Wednesday, November 1, 2017

The Ins and Outs of Native Advertising

Janie Dulaney

While waiting for your next class to start, or while procrastinating completing your homework, you may open up BuzzFeed, to instead find out when you will meet your soulmate based on your ice cream choices. While scrolling through the wide range of BuzzFeed quizzes, you may have noticed in the past that specific quizzes are labeled "sponsored content," most likely with the company or business that is sponsoring the post. 
While you may just click right through the quiz to find out if your opinions on wedding etiquette are popular or not, you'll probably notice the subtle advertising coming from Geico, inviting you to like their Facebook page, or even to click on their link in order to see how you could save 15% or more on car insurance.

Native advertising, as a definition from Forbes, are the ads that "are designed to fit so closely with a publication's content that they may appear to be part of the publication." So while someone who is not as in-the-know about advertising and native advertising as a journalism student clicks on this quiz because they genuinely want to know their opinions level of popularity, can they even tell the difference? This may not be a very big deal in an instance like this; plus, are the teenagers and young adults that are most likely browsing this content really looking to buy insurance? Is this actually going to change anything? Hard to say, but in the future when they are trying to think of brands of insurance to look into, they could evoke Geico out of sheer exposure and familiarity, which is what this advertising is all about. Just blend it in with the rest of the playful content that people are exploring.

There are many critics of the use of native advertising, and many ways it could be associated with ethical dilemmas, but AdEspresso is not one of them, instead, they have admired the creative and innovative platforms in which brands work to push their content. They bring up the argument that "successful native advertising is brash, it's colorful, and it stands out amidst the rest of the content around it." and "studying it can tell you a lot about how to do advertising in general."

It's not all sunshine and rainbows in the land of native advertising, though, and some predict a much darker turn on things. Another Forbes article states that according to a study, "only 17 out of 242 subjects -- under 8%-- were able to identify native advertising as a paid marketing message" which they define as a "huge problem in the era we live in with trust in the media being at an all-time low." This brings up the point I mentioned previously, about someone not as informed in the sphere of advertising and marketing as those studying strategic communications or maybe business is likely to be.

With recent changing of the FDA guidelines on native advertising, new restrictions are being enforced with the goal of making native advertising a more ethical process, or at least from being deceptive. They define "native advertising that does not disclose the commercial nature of the content is misleading. this is so even if the product claims are truthful."

So even as the landscape of advertising is ever changing and evolving, the FDA is attempting to stay ahead of the curve, but ultimately, it is up to the respective platforms to act in a way that is ethical and not misleading the audience.

• [The task] Please rewrite the native advertising post from the words "It's not all" through "likely to be.", swapping "sunshine and rainbows" for "smooth sailing".

• [Given data]
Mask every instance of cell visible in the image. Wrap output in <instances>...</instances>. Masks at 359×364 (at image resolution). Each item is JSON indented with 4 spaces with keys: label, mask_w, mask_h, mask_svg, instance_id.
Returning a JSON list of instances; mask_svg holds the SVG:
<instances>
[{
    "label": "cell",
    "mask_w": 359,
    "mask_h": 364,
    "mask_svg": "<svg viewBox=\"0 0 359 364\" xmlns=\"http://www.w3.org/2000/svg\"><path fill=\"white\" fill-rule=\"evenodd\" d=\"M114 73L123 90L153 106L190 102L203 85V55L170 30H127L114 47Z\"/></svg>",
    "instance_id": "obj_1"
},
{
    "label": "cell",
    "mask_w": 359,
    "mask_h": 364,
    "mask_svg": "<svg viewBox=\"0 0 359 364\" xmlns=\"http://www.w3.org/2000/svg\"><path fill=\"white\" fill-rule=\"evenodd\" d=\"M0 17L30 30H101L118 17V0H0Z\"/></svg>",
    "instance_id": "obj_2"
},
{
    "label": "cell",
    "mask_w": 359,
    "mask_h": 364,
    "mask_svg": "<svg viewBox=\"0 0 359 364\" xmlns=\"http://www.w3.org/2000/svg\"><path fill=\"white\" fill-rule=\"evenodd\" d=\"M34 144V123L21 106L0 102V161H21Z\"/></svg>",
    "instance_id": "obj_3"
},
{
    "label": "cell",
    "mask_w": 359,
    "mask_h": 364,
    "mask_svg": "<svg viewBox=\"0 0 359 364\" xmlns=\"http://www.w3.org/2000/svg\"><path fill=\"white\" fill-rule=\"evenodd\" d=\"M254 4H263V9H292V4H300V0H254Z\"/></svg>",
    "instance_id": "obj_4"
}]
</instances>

• [Answer box]
It's not all smooth sailing in the land of native advertising, though, and some predict a much darker turn on things. Another Forbes article states that according to a study, "only 17 out of 242 subjects -- under 8%-- were able to identify native advertising as a paid marketing message" which they define as a "huge problem in the era we live in with trust in the media being at an all-time low." This brings up the point I mentioned previously, about someone not as informed in the sphere of advertising and marketing as those studying strategic communications or maybe business is likely to be.